THE DATA below:
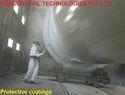 PU and Epoxy Protective Coatings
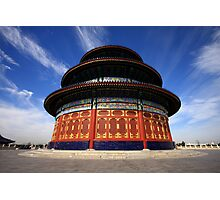 Temple of Heaven Photographic Print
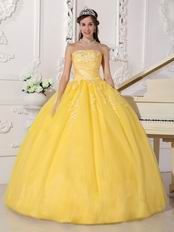 Featured Dama Yellow Quinceanera Ball Dress In Tennessee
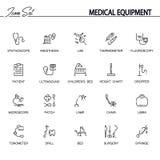 Medical equipment icon set Stock Photos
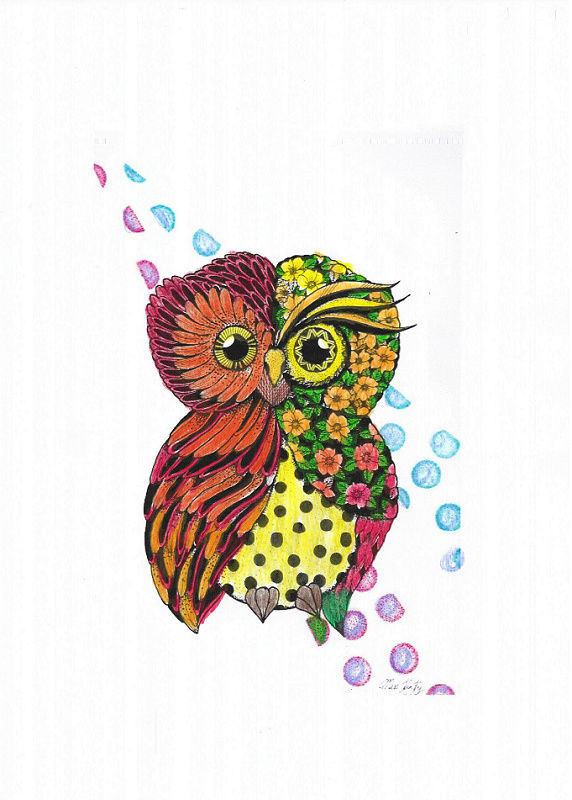 Les coloriages de Poppy ... Numyri77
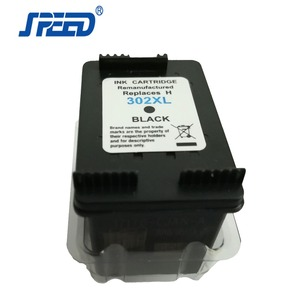 Third Party Brand Remanufactured Printer Ink Cartridge Replacement For HP 302 Ink Cartridges Wholesale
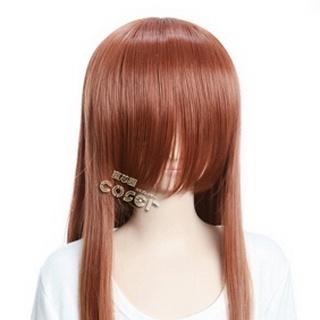 Coffee  Long Nylon Straight Cosplay Wig
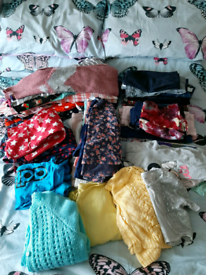 Girls Mixed Large Bundle Clothes 5-6 Years
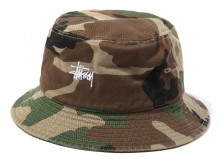 STUSSY-Kids Classic Logo Bucket Hat - Camo
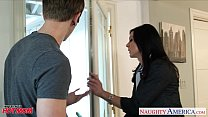 Superb mom Kendra Lust gets nailed preview image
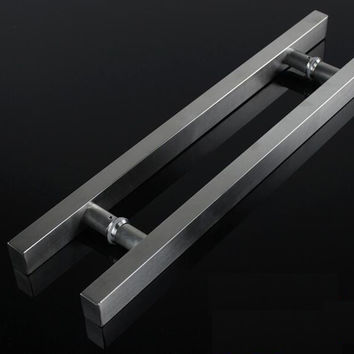 Glass Door Handle Stainless Steel Square Tube Drawing Tube Handle Door Handle (Length:450Mm C.C:300Mm)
End of THE DATA.
EXERCISE DETAILS:
Please return the records as they stand, word for word, with no pictures.

RESULT OF THE EXERCISE:
 PU and Epoxy Protective Coatings
 Temple of Heaven Photographic Print
 Featured Dama Yellow Quinceanera Ball Dress In Tennessee
 Medical equipment icon set Stock Photos
 Les coloriages de Poppy ... Numyri77
 Third Party Brand Remanufactured Printer Ink Cartridge Replacement For HP 302 Ink Cartridges Wholesale
 Coffee  Long Nylon Straight Cosplay Wig
 Girls Mixed Large Bundle Clothes 5-6 Years
 STUSSY-Kids Classic Logo Bucket Hat - Camo
 Superb mom Kendra Lust gets nailed preview image
 Glass Door Handle Stainless Steel Square Tube Drawing Tube Handle Door Handle (Length:450Mm C.C:300Mm)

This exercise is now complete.